- **Texto de la página**:
· · · · ·

Por supuesto que el gobierno de Andrés Manuel López Obrador tiene adversarios, y muy poderosos, a quienes desde el primer momento les quiso dejar en claro que el poder político, el que supuestamente ve por el bien común, debía estar por encima del poder económico que se había acostumbrado a moldear normas y decisiones del Estado a su antojo.
Ese primer acto reivindicativo fue la insignificante (mientras más ridícula mejor) consulta popular que le 'mandó' al Ejecutivo cancelar el Nuevo Aeropuerto Internacional de México. Los destinatarios del mensaje advirtieron de inmediato el daño a la confianza empresarial en el gobierno.
Ciertamente, el poder económico se había impuesto al poder político del Estado mexicano y era necesario separar uno del otro como primera condición para avanzar en el más ambicioso proyecto de gobierno que ha tenido algún presidente.
Pero una vez establecida la división de poderes, debía dar paso a la política para resolver conflictos, sin rupturas, y para sumar apoyos.
El ambicioso proyecto transformador conviene a la inmensa mayoría de los empresarios, a todas la diversidad de las clases medias, a los trabajadores, exceptuando quizás algunos líderes sindicales; combatir la corrupción, la impunidad y el privilegio de unos cuantos, y obtener de ello mayor capacidad del Estado para ejercer una política social efectiva, abatir la pobreza y fortalecer el mercado interno, serían logros históricos.
La corrupción no sólo agravia a la sociedad, sino que es una enorme traba a las inversiones productivas y al desarrollo porque las empresas participantes en actos ilícitos, como sobre facturación o elusión del pago de impuestos, logran ventajas con las que no pueden competir las miles de empresas que quedan fuera del contubernio.

· · · · ·

- **Listado extraído**:
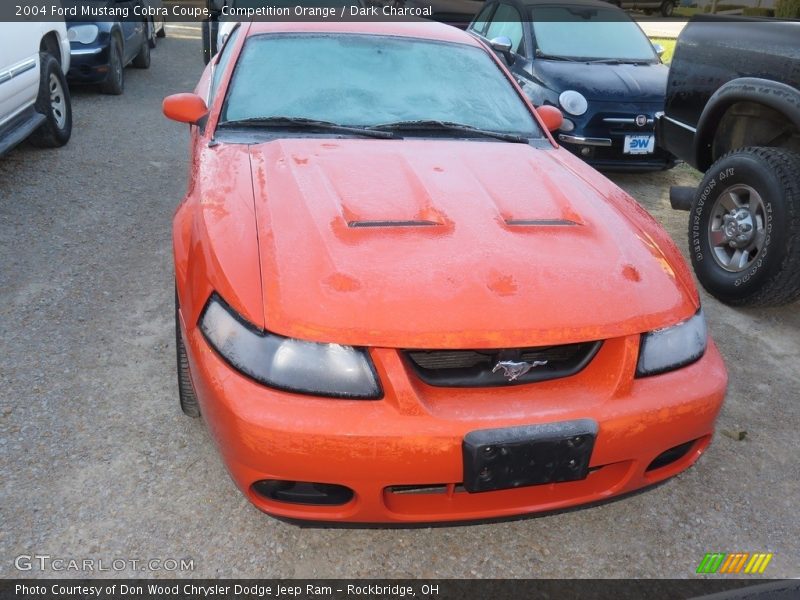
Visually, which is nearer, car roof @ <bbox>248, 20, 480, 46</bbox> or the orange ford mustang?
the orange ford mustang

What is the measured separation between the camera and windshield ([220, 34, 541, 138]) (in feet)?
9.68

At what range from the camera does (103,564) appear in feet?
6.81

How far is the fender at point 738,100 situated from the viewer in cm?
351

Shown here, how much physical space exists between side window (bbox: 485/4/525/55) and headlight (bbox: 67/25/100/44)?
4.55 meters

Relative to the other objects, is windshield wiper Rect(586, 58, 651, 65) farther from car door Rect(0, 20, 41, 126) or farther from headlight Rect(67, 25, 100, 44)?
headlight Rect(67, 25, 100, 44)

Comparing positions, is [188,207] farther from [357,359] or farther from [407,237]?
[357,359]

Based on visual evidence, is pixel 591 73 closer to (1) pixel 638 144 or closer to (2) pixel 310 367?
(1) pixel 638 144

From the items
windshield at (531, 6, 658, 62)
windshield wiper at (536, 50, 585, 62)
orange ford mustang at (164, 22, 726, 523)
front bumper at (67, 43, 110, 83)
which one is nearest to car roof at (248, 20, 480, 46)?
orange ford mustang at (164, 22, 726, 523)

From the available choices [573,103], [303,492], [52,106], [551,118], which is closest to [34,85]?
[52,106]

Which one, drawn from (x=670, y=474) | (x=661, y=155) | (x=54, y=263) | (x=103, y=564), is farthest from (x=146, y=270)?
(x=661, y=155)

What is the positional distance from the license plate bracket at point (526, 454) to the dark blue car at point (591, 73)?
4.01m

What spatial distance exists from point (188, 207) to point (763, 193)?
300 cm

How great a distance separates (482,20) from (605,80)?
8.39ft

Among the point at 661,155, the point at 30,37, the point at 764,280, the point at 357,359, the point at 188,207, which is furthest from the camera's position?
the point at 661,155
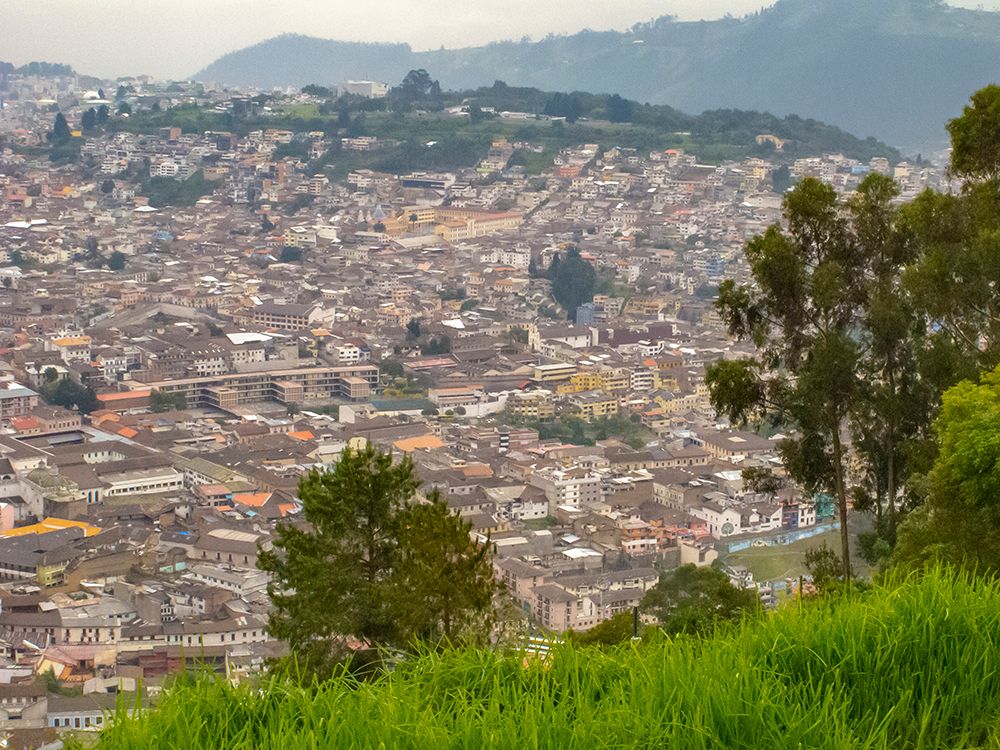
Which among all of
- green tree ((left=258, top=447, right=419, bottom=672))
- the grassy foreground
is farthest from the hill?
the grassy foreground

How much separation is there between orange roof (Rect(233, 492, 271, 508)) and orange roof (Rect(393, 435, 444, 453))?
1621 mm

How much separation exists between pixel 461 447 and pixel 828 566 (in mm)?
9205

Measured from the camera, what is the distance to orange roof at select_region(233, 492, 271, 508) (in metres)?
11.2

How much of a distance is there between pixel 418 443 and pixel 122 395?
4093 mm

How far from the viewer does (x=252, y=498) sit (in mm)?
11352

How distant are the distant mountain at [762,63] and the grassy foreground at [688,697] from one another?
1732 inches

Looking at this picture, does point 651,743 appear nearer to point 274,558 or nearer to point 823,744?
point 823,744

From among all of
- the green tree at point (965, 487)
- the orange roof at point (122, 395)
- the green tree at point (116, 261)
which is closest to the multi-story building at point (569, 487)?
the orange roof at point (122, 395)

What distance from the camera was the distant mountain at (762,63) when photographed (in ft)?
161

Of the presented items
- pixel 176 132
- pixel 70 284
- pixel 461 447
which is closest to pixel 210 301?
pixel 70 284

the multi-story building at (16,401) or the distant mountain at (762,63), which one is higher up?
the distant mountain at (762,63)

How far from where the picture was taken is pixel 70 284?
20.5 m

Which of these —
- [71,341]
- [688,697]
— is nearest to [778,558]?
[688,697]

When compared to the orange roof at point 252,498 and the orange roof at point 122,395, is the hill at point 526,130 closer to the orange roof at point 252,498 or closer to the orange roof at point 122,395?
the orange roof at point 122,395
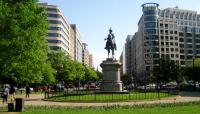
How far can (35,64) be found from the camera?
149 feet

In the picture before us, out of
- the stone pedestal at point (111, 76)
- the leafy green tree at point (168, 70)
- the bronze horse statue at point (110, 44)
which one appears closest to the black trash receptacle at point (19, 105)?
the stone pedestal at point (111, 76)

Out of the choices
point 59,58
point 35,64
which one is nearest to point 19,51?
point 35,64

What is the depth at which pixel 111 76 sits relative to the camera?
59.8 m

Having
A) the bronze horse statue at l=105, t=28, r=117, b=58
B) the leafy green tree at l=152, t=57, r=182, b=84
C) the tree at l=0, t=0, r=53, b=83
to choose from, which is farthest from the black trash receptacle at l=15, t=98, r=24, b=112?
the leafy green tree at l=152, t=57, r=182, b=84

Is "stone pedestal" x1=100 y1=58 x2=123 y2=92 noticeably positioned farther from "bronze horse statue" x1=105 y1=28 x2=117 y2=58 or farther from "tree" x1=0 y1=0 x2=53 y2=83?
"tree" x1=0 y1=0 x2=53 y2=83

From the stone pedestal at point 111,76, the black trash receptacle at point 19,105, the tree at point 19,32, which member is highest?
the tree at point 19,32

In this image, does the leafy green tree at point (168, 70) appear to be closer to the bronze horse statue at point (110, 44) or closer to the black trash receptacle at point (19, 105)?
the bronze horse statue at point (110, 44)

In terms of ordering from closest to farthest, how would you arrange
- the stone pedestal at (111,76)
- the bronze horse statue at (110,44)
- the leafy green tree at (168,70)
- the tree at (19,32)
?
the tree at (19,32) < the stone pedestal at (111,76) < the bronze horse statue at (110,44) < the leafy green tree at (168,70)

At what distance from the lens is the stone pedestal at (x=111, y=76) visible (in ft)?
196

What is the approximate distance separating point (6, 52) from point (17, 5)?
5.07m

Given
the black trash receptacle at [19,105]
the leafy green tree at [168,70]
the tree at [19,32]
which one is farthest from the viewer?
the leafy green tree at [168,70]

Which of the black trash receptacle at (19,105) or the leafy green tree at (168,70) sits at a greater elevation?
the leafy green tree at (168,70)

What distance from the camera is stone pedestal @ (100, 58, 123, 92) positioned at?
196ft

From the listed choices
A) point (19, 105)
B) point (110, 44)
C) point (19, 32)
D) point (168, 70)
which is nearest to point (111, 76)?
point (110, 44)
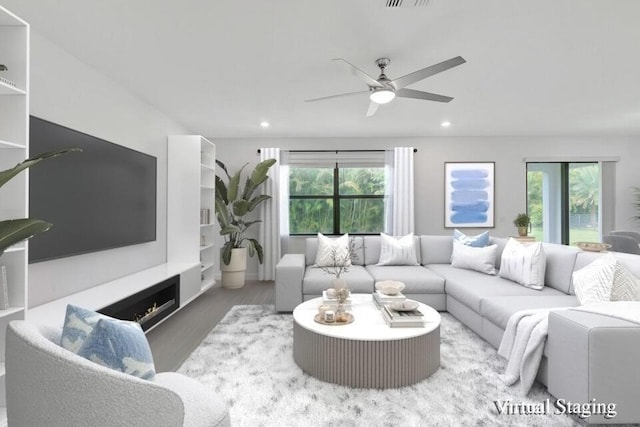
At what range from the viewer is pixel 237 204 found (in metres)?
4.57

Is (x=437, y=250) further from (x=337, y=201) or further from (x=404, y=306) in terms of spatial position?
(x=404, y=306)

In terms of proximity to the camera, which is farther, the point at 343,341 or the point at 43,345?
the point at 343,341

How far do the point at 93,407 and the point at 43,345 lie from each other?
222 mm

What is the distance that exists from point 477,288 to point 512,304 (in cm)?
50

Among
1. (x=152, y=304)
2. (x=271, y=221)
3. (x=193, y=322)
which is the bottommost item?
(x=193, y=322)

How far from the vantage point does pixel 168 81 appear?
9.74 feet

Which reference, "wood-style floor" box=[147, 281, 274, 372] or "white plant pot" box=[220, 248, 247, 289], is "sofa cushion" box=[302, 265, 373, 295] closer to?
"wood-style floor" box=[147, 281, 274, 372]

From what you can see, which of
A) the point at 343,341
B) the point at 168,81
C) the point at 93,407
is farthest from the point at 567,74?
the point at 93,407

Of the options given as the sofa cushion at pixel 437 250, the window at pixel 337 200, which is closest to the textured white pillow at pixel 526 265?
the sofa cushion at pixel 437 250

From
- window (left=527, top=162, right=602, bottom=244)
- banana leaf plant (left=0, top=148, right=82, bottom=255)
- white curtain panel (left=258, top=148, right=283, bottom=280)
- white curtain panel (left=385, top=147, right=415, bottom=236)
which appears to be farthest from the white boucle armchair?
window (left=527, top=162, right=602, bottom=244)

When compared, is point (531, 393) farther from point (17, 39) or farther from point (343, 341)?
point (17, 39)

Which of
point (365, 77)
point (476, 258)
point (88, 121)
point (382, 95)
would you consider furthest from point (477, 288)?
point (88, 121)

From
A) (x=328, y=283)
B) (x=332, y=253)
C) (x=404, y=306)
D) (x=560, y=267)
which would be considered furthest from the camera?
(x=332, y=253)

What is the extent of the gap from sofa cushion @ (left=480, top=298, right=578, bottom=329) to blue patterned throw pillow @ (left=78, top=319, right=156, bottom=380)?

· · · · ·

- **Pruébalo**: Prolonga el texto sobre el gobierno de López Obrador y el poder económico a partir de su última oración. El listado no tiene relación alguna con el texto.

- **Resultado obtenido**:
Lamentablemente, al propósito políticamente justo de separar el poder económico del político, el presidente no ha ejercido el arte de la negociación ni sumado mayor respaldo ante los adversarios irreconciliables a corto plazo (obligados a pagar sus impuestos, por ejemplo), sino que ha puesto en el mismo rasero a empresarios de todos tamaños, a clases medias entre las que figuran lo mismo investigadores que mandos medios y superiores de la burocracia a los que bajó salarios y prestaciones, a todas las ONG a las que cortó apoyos, igual que a más de veinte programas en beneficio de las mujeres, siempre con el argumento de la corrupción generalizada.
Por cierto, esas generalizaciones sobre la corrupción generan también el mensaje de que quien tiene dinero lo ha mal habido, y va sembrando resentimientos por las lacerantes desigualdades entre quienes tienen poco o nada de lo indispensable.
En contra de aciertos del gobierno, como el impulso a reformas a las leyes laborales para facilitar la democracia sindical, el mejoramiento de 30 por ciento en el salario mínimo o el propósito de impulsar el desarrollo del sureste olvidado, domina la polarización ideológica y política con consecuencias, como el freno a las inversiones productivas y al crecimiento. En 2019, antes de la pandemia, la formación bruta de capital bajó de 20.3 a 19.3 por ciento del PIB y seguramente será menor en 2020, cuando la meta que se había propuesto el gobierno era subirla a 25 por ciento.
Urgen soluciones políticas de los conflictos, y atemperar la polarización que retrasa proyectos de inversión y confunde e inquieta a las clases medias, porque les sugiere inestabilidad e incertidumbres múltiples en su vida, siempre anhelante de un mejor futuro. La gobernanza de toda sociedad moderna, vale recordarlo, se apoya en las certezas que ofrezca el poder político y en la empatía de las clases medias con el gobierno.